Science|Business: Budget rollercoaster stuck again after veto on rule of law
Science|Business article by Florin Zubașcu
The fate of the €4 billion top-up for Horizon Europe remains uncertain, as Hungary and Poland veto budget deal. Research lobbies continue fight to ringfence the additional money for ERC and Marie Curie grants
Budget rollercoaster stuck again after veto on rule of law
Research stakeholders are mounting a campaign to ensure a €4 billion top-up for Horizon Europe agreed last week will be spent on fundamental research and international student and researchers exchange programmes, as Hungary and Poland vetoed the EU’s proposed seven-year budget.
Soon after the budget deal was reached last week, research lobbies began sharpening their knives in an attempt to carve out the fresh €4 billion slice agreed by the European Parliament, the EU Council and the European Commission, and demanded it be spent on the European Research Council (ERC) and Marie Skłodowska Curie Actions (MSCA).

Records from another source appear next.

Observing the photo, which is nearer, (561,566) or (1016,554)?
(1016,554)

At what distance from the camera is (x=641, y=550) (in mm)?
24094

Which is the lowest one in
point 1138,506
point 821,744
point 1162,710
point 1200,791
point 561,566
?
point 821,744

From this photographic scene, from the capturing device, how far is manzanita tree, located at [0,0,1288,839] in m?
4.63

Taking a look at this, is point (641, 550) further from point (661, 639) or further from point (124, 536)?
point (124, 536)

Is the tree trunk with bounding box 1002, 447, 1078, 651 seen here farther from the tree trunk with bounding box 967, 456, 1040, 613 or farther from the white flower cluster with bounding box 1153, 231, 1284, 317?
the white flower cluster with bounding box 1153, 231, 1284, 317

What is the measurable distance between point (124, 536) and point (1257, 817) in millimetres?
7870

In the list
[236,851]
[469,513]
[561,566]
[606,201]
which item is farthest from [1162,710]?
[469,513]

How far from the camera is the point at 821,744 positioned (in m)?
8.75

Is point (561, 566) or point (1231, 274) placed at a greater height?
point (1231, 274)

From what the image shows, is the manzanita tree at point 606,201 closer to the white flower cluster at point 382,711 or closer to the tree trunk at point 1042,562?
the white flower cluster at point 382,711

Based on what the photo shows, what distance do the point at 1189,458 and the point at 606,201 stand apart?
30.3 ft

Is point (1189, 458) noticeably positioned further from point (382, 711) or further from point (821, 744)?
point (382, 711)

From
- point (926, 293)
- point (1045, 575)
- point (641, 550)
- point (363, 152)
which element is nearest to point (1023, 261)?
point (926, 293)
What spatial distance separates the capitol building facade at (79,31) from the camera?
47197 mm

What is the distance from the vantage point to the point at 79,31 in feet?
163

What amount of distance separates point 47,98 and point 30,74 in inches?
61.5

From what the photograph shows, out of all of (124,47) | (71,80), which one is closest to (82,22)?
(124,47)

“With limited resources you need to put it there where it has the highest impact and added value,” said Thomas Estermann, director for governance, funding and public policy at the European University Association. “You can’t replicate these programmes at national level,” he said.
“It is crucial to attribute at least the additional €4 billion exclusively to investigator-driven frontier research (ERC), early-stage researchers (MSCA) and infrastructures to combat the underfunding of 'Pillar I: Excellent science' in Horizon Europe,” said David Bohmert, secretary general of CESAER, the association of leading science and technology universities.
However, according to sources in the parliament, the additional money will be allocated to all parts of the programme based on percentages agreed in April 2019. The first pillar, which includes ERC and MSCA, is slated to receive 27.42 per cent of the overall budget. Even though the shares will be discussed again with the council, MEPs aim to stick to their proposal.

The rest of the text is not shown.